The film opens somewhat abruptly, immediately showing the discovery and capture of the "The Wild Boy," who is eventually named Victor. Victor is found naked in a forest in southern France. He is presumed to be about 12, and seems unable to speak or understand human language. He is taken to a school for deaf mutes, deemed "an idiot child," and treated as something of a tourist attraction. One of those at the school, Dr. Jean Marc Gaspard Itard (played by François Truffaut, who also produced and directed the film) sees things differently than his colleagues, eventually gaining custody of Victor and dedicating his time to civilizing the child. This process takes up the majority of the film. The viewer is taken through the months of Victor's lessons, starting with basic concepts of humanity like walking normally and wearing clothes, and eventually transitioning into understanding language.

The teaching of Victor is without a doubt the most interesting part of the movie. This isn't just because it also happens to be the most interesting part of the true story, but also because the first fourth of the movie is where most of its problems are. The biggest issue the film has is the lack of interest the majority of the characters show in this very intriguing discovery. Dr. Jean Itard and his assistant Madame Guerin seem to be the only characters who realize the significance of Victor. All the other characters just treat it like a normal occurrence, with their only real emotion towards Victor being one of disdain, seeing him as being beneath them. I suppose this was probably intentional, meant to show how Dr. Itard differs from the rest of his colleagues, but I think it's taken a bit too far, making the first fourth of the film lack a certain level of emotion.

Another issue the film has is its limitations from the true story. For example, we don't see what Victor's life was like before he was captured. Why was he abandoned? How did he learn to fend for himself? Was he always completely alone? None of these questions are answered in the movie, because they were never answered in real life. We get some hints, but that's about it. I also felt a bit unsatisfied with the ending. It's not that it's a bad ending, it just felt lacking. However, I must say that I'm happy with their decision to stay close to the facts, with very little dramatization. It may leave me dissatisfied at certain points, but there are enough fictional feral children in the media; it was nice to see the story of a real one.

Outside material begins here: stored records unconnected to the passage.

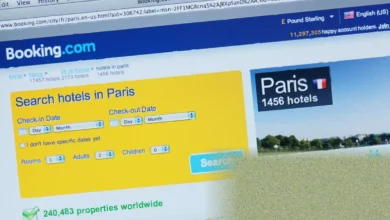 Laptop screen displaying a travel booking website with a security warning notification.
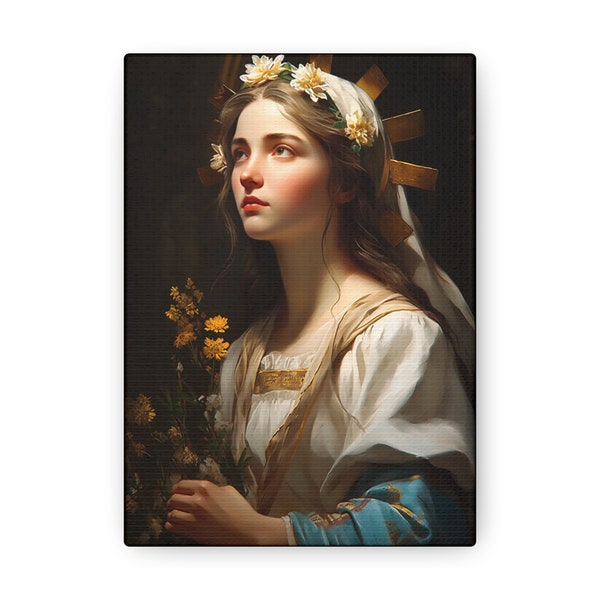 Saint Zita of Lucca  - Gallery Wrapped Canvas - Sanctified Souls Print - Religious Art for your Home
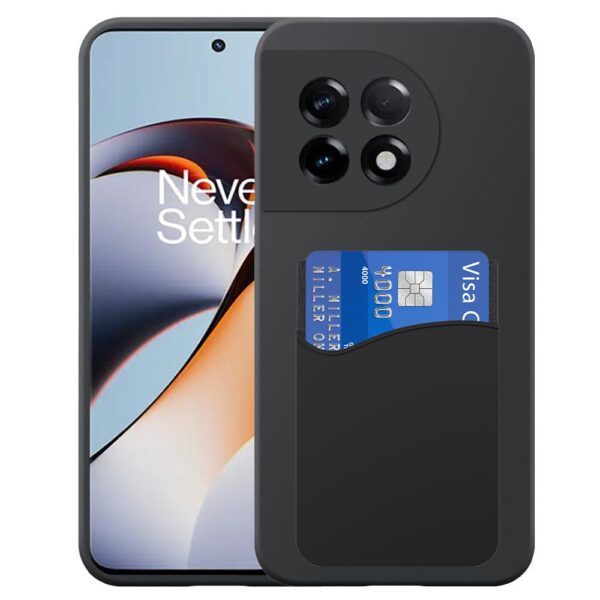 OnePlus 11R telefoonhoesje siliconen zwart_met pasjeshouder zwart siliconen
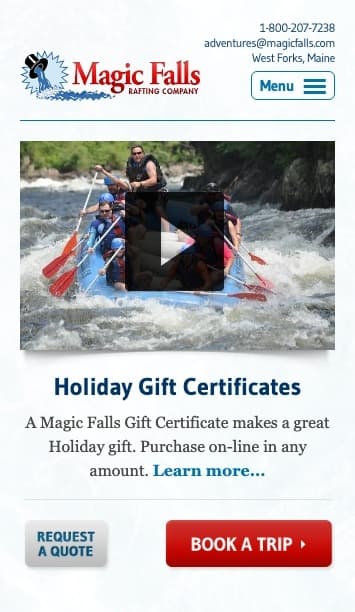 Magic Falls Rafting Company mobile website screenshot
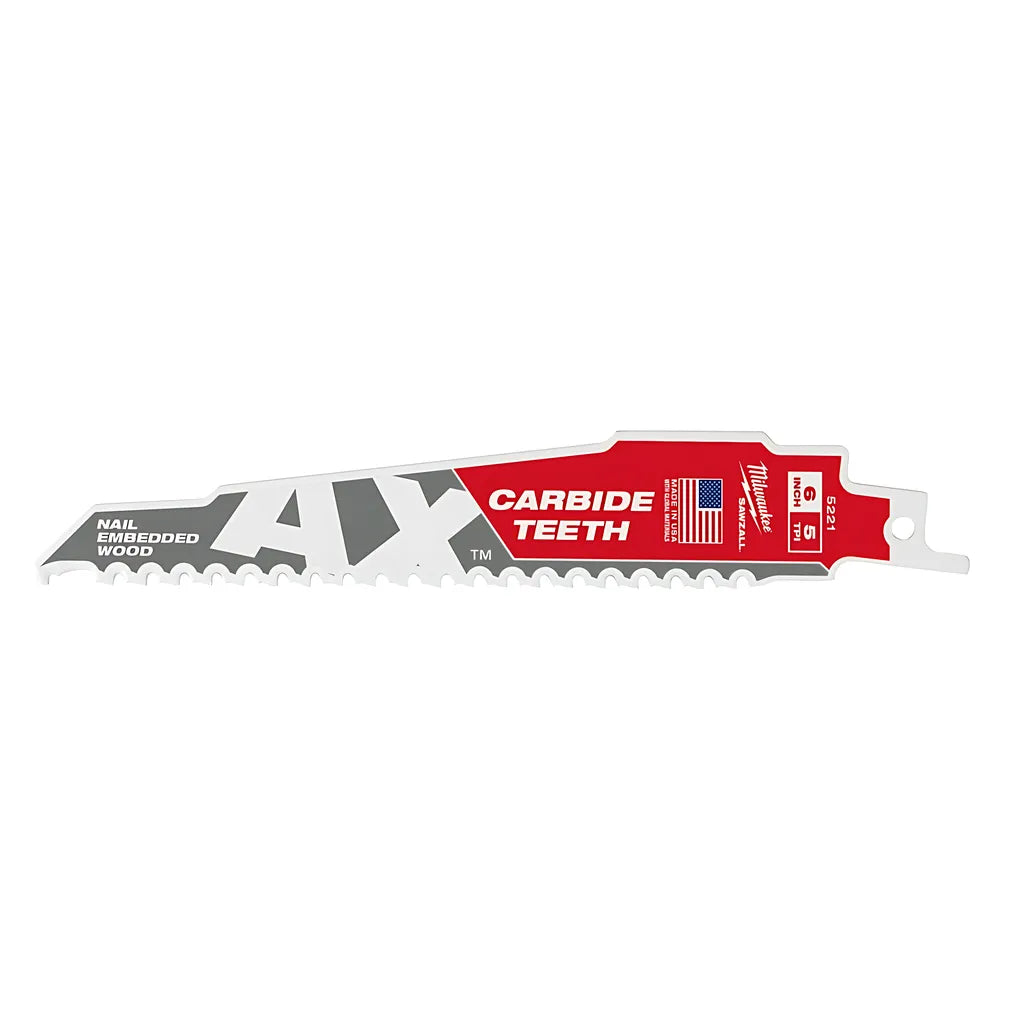 The Ax With Carbide Teeth Sawzall Blade 6 In. 5T 3Pk-Milwaukee-48-00-5321-11935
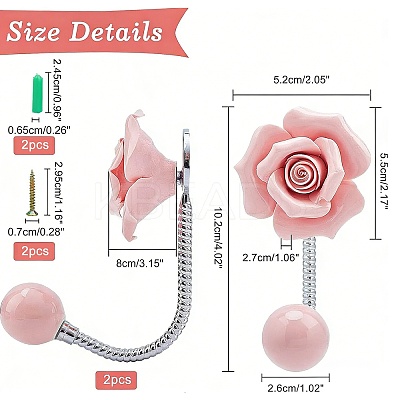 Porcrelain 3D Flower Ceramic Wall Coat Hook FIND-WH0040-63-1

Ultimately this is a good film despite its faults. A quiet piece that moves at a deliberate pace, I'm not entirely sure I can label it as "entertaining," but I can say it is very engaging. François Truffaut's performance as Dr. Jean Itard is good, and the boy who plays Victor is superb, especially considering that he only speaks about three times. The Wild Child is a very intriguing film that has left me thinking about it long after the credits rolled. Well deserving of the title "a classic," this 40 year-old film holds up surprisingly well, and is definitely worth a look.
October 10, 2006
Ive been wanting to see this film since I missed a showing of it in one of my undergrad psych classes. Its supposed to have been a fairly accurate account of the real wild boy case. Well acted & highly interesting, but the ending left you hanging. Im off to do an internet search to see what happened to the real boy now.
March 23, 2009
An interesting story, but very clinically presented. The abrupt ending also leaves the viewer hanging.